» SOURCE:
Maseko v Dlamini and Others (1568 of 2013) [2014] SZHC 125 (19 June 2014)









IN THE HIGH COURT OF SWAZILAND



Held at Mbabane Case No.1568/2013



In the matter between:



CHIEF ZULULELIHLE MASEKO N. O. Applicant

And



BHEKWAKO DLAMINI 1st Respondent

BOY BOY MASEKO 2nd Respondent

LUCKY MASEKO 3rd Respondent

MADONDO DLAMINI 4th Respondent

MUZI MASEKO 5th Respondent

THABSILE MASEKO 6th Respondent

COMMISSIONER OF POLICE 7th Respondent



Neutral citation: Chief Zululelihle Maseko N. O. and Bhekwako Dlamini & 6 Others (1568/2013) [2014] SZHC 125 (19 June 2014)

Coram: Hlophe J

For the Applicant: Mr. T. Dlamini

For the Respondents: Mr. S. Gumedze

Dates Heard: 11 October 2013

Judgment Handed Down: 19 June 2014

JUDGMENT



[1] The Applicant who alleges that he is a Chief of Kaluhleko area in the District of Manzini instituted these proceedings seeking inter alia an order of this court operating with immediate and interim effect calling upon the first Respondent, a resident of Kaluhleko area, to within 24 hours of this order, remove the fence he erected at a certain identified piece of land at Kaluhleko, allegedly meant for the construction of the area’s Umphakatsi or Chief’s Kraal. The Applicant further sought an order interdicting the 1st – 6th Respondents or those acting at their behest from holding community meetings at the old Umphakatsi without his authority as Chief of the area.

» DATASET EXCERPTS:
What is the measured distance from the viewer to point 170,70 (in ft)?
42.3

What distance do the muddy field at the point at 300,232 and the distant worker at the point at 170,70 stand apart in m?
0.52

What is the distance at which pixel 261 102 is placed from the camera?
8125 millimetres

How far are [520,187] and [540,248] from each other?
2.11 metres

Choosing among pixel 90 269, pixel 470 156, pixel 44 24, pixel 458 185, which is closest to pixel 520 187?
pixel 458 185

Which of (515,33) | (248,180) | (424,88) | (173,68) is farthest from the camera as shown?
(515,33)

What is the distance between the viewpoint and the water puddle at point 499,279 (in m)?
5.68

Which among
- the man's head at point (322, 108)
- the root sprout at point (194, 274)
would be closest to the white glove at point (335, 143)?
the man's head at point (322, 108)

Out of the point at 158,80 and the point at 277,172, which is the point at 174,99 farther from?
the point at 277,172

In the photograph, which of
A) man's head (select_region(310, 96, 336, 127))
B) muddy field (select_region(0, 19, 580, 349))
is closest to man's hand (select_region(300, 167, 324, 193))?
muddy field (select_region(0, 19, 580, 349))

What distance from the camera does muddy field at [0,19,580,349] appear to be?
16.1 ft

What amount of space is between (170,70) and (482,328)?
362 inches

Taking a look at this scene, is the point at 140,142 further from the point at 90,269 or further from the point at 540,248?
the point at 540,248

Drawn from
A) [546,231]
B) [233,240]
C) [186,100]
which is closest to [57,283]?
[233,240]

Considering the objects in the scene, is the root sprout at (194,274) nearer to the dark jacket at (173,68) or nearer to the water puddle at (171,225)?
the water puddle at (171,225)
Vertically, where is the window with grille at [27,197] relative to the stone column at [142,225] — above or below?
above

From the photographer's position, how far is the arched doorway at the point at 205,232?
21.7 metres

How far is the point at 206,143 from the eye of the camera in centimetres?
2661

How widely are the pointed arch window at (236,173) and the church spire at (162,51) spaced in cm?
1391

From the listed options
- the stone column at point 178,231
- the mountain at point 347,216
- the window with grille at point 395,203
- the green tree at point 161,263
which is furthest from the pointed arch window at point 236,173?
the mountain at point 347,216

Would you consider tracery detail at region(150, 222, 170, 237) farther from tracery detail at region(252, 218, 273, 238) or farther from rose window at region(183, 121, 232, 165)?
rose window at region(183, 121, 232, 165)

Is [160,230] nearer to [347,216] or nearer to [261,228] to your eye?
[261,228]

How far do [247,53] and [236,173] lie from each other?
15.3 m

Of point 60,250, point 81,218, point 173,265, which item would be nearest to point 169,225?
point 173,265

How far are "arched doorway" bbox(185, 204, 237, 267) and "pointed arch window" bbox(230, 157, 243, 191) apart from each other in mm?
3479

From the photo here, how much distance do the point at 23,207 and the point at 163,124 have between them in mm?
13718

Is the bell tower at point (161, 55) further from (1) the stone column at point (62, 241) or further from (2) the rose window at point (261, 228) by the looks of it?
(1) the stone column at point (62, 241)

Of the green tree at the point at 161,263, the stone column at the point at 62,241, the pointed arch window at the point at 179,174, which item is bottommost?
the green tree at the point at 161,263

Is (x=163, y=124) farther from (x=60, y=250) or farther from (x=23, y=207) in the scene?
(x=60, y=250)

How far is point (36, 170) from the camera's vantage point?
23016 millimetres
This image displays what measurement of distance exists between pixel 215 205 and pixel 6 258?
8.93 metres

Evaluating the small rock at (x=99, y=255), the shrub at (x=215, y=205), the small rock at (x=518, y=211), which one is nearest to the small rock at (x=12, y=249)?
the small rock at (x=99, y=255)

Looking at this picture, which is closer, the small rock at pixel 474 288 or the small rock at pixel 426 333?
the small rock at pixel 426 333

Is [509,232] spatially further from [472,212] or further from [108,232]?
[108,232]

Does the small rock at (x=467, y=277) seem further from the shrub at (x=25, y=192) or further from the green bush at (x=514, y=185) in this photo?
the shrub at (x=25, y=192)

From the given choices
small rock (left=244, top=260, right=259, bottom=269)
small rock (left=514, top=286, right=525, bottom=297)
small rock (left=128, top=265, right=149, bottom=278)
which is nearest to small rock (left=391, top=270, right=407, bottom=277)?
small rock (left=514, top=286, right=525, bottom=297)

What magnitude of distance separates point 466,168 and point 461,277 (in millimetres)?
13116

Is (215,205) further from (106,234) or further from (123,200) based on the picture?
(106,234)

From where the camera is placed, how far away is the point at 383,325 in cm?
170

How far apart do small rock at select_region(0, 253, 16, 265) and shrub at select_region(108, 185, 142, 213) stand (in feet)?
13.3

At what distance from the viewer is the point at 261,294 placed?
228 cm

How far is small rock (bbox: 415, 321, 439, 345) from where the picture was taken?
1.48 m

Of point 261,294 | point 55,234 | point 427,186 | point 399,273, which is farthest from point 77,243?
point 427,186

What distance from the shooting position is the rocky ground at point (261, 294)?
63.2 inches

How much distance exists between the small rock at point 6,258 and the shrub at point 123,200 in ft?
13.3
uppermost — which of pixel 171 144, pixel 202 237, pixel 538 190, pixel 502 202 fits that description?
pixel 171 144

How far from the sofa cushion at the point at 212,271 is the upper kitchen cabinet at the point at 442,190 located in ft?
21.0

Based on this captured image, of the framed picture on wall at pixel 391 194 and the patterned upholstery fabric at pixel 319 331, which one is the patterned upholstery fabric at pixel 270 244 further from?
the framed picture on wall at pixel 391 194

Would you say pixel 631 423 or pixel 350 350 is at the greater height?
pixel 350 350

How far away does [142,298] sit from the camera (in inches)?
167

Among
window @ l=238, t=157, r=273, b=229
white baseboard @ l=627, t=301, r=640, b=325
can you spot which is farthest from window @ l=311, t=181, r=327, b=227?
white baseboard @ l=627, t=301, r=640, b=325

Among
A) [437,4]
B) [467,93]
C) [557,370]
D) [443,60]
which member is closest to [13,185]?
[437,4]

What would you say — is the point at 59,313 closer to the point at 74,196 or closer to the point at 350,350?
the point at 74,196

» WORK REQUIRED:
Carry on the Maseko v Dlamini judgment from the end of its paragraph [1]. The lines aren't needed here.

» ANSWER FOR THIS EXERCISE:
[2] In support of his contention that he is the Chief of Kaluhleko area, the Applicant annexed as annexure AG1, a certificate of his appointment as the Chief of Kaluhleko, which it is common cause was signed by His Majesty King Mswati III in his capacity as the authority empowered to appoint Chiefs in accordance with Section 233 of the constitution of the Kingdom of Swaziland.



[3] In support of his application, the Applicant contends that he is the son of the late Chief of Kaluhleko area, and was appointed to succeed his late father, Chief Mfanawenkhosi Maseko. He contends that after his having been appointed Chief of Kaluhleko area, there was identified an area by the Umphakatsi where his new Umphakatsi was meant to be established or built. The area concerned he says, was part of an area that had previously been designated by the authorities of the area as an agricultural showcasing piece of land where members of the public who had a passion to do so, were allowed to plough and plant crops of their choice as a means of expressing their agricultural prowess and showcase the produce.



[4] This project became defunct as time progressed such that it was with time, and precisely around 1996 called off or abandoned with the members of the public being notified by the authorities that as the land concerned had realistically belonged to no one or been allocated to no one in particular outside the purpose stated above, it was then being returned to its owner the Umphakatsi after which it was to be used to construct the then intended Umphakatsi belonging to the Applicant as the newly appointed Chief of the area.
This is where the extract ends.